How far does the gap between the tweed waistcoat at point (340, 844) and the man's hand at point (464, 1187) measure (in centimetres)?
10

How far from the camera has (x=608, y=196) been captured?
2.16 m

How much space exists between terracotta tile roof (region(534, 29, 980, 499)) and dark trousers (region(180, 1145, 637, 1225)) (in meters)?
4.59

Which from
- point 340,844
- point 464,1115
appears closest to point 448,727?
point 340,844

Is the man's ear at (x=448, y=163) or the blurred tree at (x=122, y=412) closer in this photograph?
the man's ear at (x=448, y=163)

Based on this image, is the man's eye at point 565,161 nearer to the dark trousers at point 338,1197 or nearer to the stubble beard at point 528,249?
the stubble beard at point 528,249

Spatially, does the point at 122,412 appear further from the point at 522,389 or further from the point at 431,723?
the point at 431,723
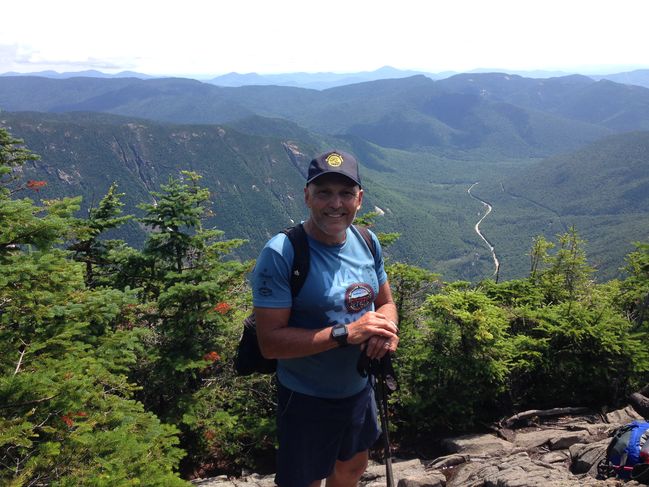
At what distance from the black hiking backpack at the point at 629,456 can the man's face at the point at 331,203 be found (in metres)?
4.79

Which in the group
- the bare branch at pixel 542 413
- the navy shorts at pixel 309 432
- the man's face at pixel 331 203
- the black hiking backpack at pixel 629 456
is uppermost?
the man's face at pixel 331 203

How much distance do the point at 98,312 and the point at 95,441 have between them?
7.54 feet

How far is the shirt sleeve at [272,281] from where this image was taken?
11.7ft

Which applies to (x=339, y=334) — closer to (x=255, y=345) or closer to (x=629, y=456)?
(x=255, y=345)

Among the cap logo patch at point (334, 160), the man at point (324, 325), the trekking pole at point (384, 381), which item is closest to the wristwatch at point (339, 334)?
the man at point (324, 325)

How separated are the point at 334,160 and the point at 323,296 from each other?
1167mm

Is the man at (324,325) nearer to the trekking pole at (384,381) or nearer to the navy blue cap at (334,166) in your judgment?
the navy blue cap at (334,166)

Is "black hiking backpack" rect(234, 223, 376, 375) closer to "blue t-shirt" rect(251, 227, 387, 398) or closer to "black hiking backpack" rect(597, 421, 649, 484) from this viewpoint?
"blue t-shirt" rect(251, 227, 387, 398)

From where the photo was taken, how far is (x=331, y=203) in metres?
3.79

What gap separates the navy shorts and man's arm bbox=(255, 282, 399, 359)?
665 mm

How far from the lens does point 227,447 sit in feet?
31.2

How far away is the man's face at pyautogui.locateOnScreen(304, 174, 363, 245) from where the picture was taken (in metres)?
3.80

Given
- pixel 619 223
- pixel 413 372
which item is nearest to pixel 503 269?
pixel 619 223

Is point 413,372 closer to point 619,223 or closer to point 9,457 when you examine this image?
point 9,457
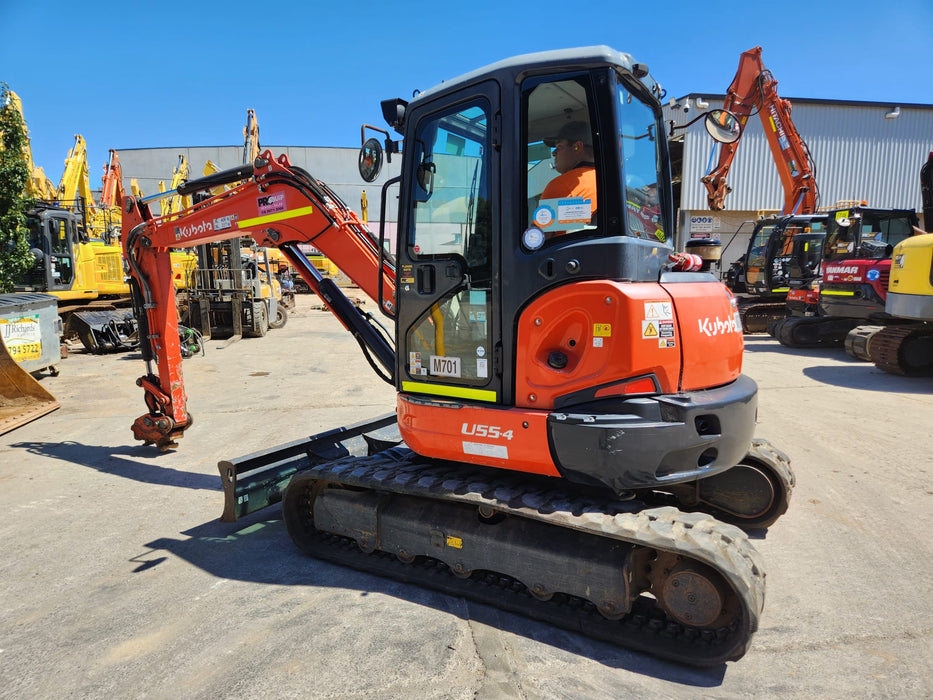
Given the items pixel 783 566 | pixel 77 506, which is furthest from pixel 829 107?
pixel 77 506

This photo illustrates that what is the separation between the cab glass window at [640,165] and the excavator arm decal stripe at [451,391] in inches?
44.8

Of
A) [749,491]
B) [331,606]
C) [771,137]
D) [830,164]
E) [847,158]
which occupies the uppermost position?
[847,158]

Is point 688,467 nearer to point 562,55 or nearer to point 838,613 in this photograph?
point 838,613

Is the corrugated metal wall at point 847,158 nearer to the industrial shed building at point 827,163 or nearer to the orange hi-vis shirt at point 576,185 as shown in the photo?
the industrial shed building at point 827,163

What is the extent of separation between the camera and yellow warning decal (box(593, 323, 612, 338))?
2.76m

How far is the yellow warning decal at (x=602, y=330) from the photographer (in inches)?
109

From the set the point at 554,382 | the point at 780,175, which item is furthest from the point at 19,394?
the point at 780,175

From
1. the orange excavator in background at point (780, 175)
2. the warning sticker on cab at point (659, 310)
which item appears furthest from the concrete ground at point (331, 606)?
the orange excavator in background at point (780, 175)

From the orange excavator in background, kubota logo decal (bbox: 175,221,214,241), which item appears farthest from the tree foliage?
the orange excavator in background

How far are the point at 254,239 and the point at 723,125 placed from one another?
359cm

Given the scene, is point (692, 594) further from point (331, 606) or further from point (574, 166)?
point (574, 166)

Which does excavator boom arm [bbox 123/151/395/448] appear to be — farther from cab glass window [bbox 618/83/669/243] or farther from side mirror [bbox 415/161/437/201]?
cab glass window [bbox 618/83/669/243]

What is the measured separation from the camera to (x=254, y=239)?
478cm

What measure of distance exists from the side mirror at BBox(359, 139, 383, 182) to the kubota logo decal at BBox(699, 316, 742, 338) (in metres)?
2.11
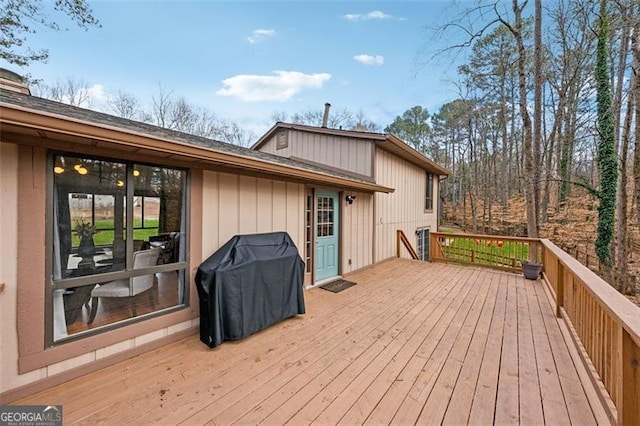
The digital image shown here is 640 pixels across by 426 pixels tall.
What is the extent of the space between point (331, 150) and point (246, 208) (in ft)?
15.1

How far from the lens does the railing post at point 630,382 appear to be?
5.08 ft

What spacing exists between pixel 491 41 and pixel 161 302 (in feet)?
53.8

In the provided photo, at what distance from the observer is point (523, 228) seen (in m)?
15.3

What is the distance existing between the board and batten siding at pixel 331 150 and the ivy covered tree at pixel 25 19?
5.24 meters

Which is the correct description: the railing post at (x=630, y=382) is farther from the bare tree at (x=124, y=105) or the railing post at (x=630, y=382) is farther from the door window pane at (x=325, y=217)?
the bare tree at (x=124, y=105)

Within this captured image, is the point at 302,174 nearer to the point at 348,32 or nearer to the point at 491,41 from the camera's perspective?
the point at 348,32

□ □ □ □ □ □ □

## Task details
Copy all of the lines above word for word, from the first to the last. Leave out the pictures.

## Exercise result
How far does the gap between the tweed waistcoat at point (340, 844) and the man's hand at point (464, 1187) measure (in centimetres)?
10

How far from the camera has (x=608, y=196) been captured?
2.16 m

How much space exists between terracotta tile roof (region(534, 29, 980, 499)) and dark trousers (region(180, 1145, 637, 1225)) (in meters)?
4.59

Which from
- point 340,844
- point 464,1115
appears closest to point 448,727?
point 340,844

Is the man's ear at (x=448, y=163) or the blurred tree at (x=122, y=412) closer in this photograph?
the man's ear at (x=448, y=163)

Based on this image, is the man's eye at point 565,161 nearer to the dark trousers at point 338,1197 or nearer to the stubble beard at point 528,249?
the stubble beard at point 528,249

Spatially, does the point at 122,412 appear further from the point at 522,389 or further from the point at 431,723?
the point at 431,723
At what distance from the black hiking backpack at the point at 629,456 can the man's face at the point at 331,203 be found (in metres)?
4.79

Which in the group
- the bare branch at pixel 542 413
- the navy shorts at pixel 309 432
- the man's face at pixel 331 203
- the black hiking backpack at pixel 629 456
is uppermost?
the man's face at pixel 331 203

How much distance do the point at 98,312 and the point at 95,441 have between them?
7.54 feet

How far is the shirt sleeve at [272,281] from where this image was taken?
11.7ft

Which applies to (x=339, y=334) — closer to (x=255, y=345) or closer to (x=629, y=456)?
(x=255, y=345)

Among the cap logo patch at point (334, 160), the man at point (324, 325), the trekking pole at point (384, 381), which item is closest to the wristwatch at point (339, 334)?
the man at point (324, 325)

How separated are the point at 334,160 and the point at 323,296 from each other?
1167mm

Is the man at (324,325) nearer to the trekking pole at (384,381) or nearer to the navy blue cap at (334,166) in your judgment?
the navy blue cap at (334,166)

Is "black hiking backpack" rect(234, 223, 376, 375) closer to "blue t-shirt" rect(251, 227, 387, 398) or closer to "black hiking backpack" rect(597, 421, 649, 484) from this viewpoint?
"blue t-shirt" rect(251, 227, 387, 398)

From where the photo was taken, how far is (x=331, y=203) in metres?
3.79

What gap separates the navy shorts and man's arm bbox=(255, 282, 399, 359)?
665 mm

How far from the lens does point 227,447 sit in feet?
31.2

How far away is the man's face at pyautogui.locateOnScreen(304, 174, 363, 245) from where the picture was taken (in metres)?
3.80

Given
- pixel 619 223
- pixel 413 372
which item is nearest to pixel 503 269?
pixel 619 223

Is point 413,372 closer to point 619,223 or closer to point 9,457 when you examine this image?
point 9,457
Given the items pixel 783 566 | pixel 77 506, which is furthest from pixel 829 107?
pixel 77 506

This photo illustrates that what is the separation between the cab glass window at [640,165] and the excavator arm decal stripe at [451,391] in inches?
44.8

Of
A) [749,491]
B) [331,606]
C) [771,137]
D) [830,164]
E) [847,158]
which occupies the uppermost position?
[847,158]

Is point 688,467 nearer to point 562,55 or nearer to point 838,613 in this photograph?
point 838,613

Is the corrugated metal wall at point 847,158 nearer to the industrial shed building at point 827,163 or nearer to the orange hi-vis shirt at point 576,185 as shown in the photo?
the industrial shed building at point 827,163

What is the extent of separation between the camera and yellow warning decal (box(593, 323, 612, 338))?
2.76m

How far is the yellow warning decal at (x=602, y=330) from the photographer (in inches)?
109

From the set the point at 554,382 | the point at 780,175, which item is furthest from the point at 19,394?
the point at 780,175

From
1. the orange excavator in background at point (780, 175)
2. the warning sticker on cab at point (659, 310)
which item appears furthest from the concrete ground at point (331, 606)?
the orange excavator in background at point (780, 175)

From the orange excavator in background, kubota logo decal (bbox: 175,221,214,241), which item appears farthest from the tree foliage?
the orange excavator in background

How far are the point at 254,239 and the point at 723,125 placed from one another?
359cm

Given the scene, is point (692, 594) further from point (331, 606) or further from point (574, 166)?
point (574, 166)

Which does excavator boom arm [bbox 123/151/395/448] appear to be — farther from cab glass window [bbox 618/83/669/243] or farther from side mirror [bbox 415/161/437/201]?
cab glass window [bbox 618/83/669/243]

What is the measured separation from the camera to (x=254, y=239)?
478cm

What measure of distance exists from the side mirror at BBox(359, 139, 383, 182) to the kubota logo decal at BBox(699, 316, 742, 338) (in metres)?
2.11
The digital image shown here is 640 pixels across by 426 pixels tall.
What is the extent of the space between point (331, 150) and point (246, 208) (in ft)?
15.1

How far from the lens does the railing post at point 630,382 appear to be?
5.08 ft

What spacing exists between pixel 491 41 and pixel 161 302 (in feet)?
53.8

In the provided photo, at what distance from the observer is point (523, 228) seen (in m)?
15.3

What is the distance existing between the board and batten siding at pixel 331 150 and the ivy covered tree at pixel 25 19?
5.24 meters

Which is the correct description: the railing post at (x=630, y=382) is farther from the bare tree at (x=124, y=105) or the railing post at (x=630, y=382) is farther from the door window pane at (x=325, y=217)?
the bare tree at (x=124, y=105)

Within this captured image, is the point at 302,174 nearer to the point at 348,32 or nearer to the point at 491,41 from the camera's perspective?
the point at 348,32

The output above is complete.